Мумия не шевельнулась, ее оскаленный улыбающийся рот не дернулся, но откуда-то из пустоты, из пространства над высохшим телом прозвучал глубокий грудной голос:
– Аринарда Хессель…
– Ах! – застонал зал.
– О‑о‑о! – округлила губы императрица.
– Скажите, Аринарда… вы знаете этого молодого человека? Кто он вам?
– Не знаю. Никто! Тот, кто мной повелевает! Тот, кто вызвал меня из небытия! – снова гулкой трубой прозвучал голос.
– Вот, вот – видите! Никто! Никакой не Хессель! – завопил истец, выскакивая из-за спин гвардейцев. Его тут же поймали и оттеснили за металлический «лес» из здоровенных охранников.
– Замолчите, Хессель! – проворчал император, досадливо морщась. Ему было немного не по себе – этот парень, Илар, создавал впечатление честного юноши, и очень неприятно было ошибиться в человеке. Но на этом свете случается все что угодно! Эту чеканную истину Гессар запомнил навсегда. Он был уже далеко не молод и много чего видел в своей жизни.

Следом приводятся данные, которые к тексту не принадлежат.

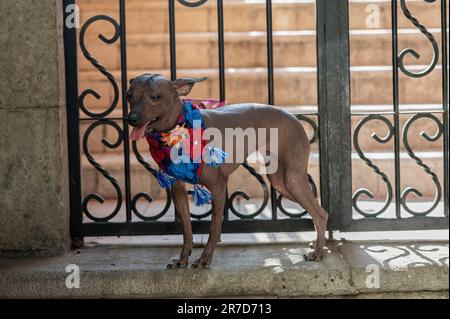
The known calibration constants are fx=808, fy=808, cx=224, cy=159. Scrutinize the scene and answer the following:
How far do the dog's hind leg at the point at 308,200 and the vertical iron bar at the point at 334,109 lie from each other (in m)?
0.34

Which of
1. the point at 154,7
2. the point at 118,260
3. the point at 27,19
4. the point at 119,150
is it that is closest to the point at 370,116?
the point at 118,260

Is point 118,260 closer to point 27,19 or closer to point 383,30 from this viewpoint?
point 27,19

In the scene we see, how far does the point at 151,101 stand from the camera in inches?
152

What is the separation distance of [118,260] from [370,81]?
10.6ft

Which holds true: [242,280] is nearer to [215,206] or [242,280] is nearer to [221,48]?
[215,206]

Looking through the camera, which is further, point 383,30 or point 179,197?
point 383,30

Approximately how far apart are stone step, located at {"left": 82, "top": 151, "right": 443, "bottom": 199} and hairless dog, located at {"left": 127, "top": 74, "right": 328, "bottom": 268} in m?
1.67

– Ваше величество! – подал голос Илар. – Вы неправильно спрашиваете.
– То есть как? – опешил император. – Как это – неправильно?!
– Понимаете, ваше величество… – неуверенно начал Илар. – Вы должны спрашивать ее о том, что она знала при жизни. Если она меня никогда не видела, как может сказать – кто я ей? Понимаете? Можно, например, спросить – отчего она умерла. Бабушка ответит… или еще что-нибудь, что было при ее жизни или после жизни, но при ней!

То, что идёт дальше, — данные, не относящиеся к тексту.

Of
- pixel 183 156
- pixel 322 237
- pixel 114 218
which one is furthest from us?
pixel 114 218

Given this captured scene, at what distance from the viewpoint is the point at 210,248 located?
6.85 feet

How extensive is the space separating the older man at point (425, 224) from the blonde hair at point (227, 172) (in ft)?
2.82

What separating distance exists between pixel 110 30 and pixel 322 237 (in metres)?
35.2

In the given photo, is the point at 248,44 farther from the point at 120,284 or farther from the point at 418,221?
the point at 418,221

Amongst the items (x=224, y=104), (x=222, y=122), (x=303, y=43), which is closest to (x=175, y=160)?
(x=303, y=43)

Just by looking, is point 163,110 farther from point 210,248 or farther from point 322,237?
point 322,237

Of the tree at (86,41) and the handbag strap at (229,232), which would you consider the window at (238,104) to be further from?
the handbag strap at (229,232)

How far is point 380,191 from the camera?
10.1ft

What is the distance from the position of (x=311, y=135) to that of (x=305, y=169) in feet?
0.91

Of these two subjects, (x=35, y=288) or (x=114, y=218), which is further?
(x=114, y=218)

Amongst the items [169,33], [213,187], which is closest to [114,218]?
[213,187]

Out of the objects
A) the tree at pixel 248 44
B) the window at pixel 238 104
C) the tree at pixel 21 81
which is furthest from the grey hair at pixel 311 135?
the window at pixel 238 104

– Я протестую! – опять завопил истец. – Какая разница, кто и как умер! Главное – она не знает этого самозванца! Хватит издеваться над уважаемой госпожой!
– Тихо, я сказал! – возвысил голос император и пробормотал под нос, едва слышно: – Вот, значит, как… забавно, забавно… делается все интереснее. Продолжим. Итак, скажите, Аринарда, отчего вы умерли?

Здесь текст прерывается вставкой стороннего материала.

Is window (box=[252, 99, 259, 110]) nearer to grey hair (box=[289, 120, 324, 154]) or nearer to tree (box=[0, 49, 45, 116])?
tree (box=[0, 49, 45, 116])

– Меня отравили, – прозвучал загробный голос.
Зал зашумел, заговорил, но стих, как только император поднял руку. Настала гробовая тишина.
– Чем отравили?
– Ядом.
– Кхе-кхе, – откашлялся император и покосился на улыбающуюся супругу. – Расскажи о том, как именно ты умерла.
– Я пила вечерний травяной отвар. Пришел мой сын. Разговаривал со мной, хотел денег, он проигрался на скачках. Я отказала. Потом глотнула отвара, стало больно в груди, я не смогла вздохнуть. Потом упала. С тех пор я мертва.
– Кто тебя отравил? – император подался вперед и затаил дыхание. Замерла и Санароза, приподнявшись с трона, сжав в руке мятый кружевной платок.
– Мой сын Зигель, – бесцветно, гулко прозвучал голос покойницы.
– Твой сын?! – оторопело повторил император. – Как ты узнала это?
– Когда я умерла, он наклонился надо мной и спросил: «Как тебе угощение, старая дура? Наелась? Надо было дать немного денег, когда я просил! Ничего, теперь я возьму все, что мне надо. Лежишь, смотришь теперь глупыми глазами? И любимчик твой тоже готов! Жаль, что я не мог тебе высказать, пока ты была жива! Твари! Твари!»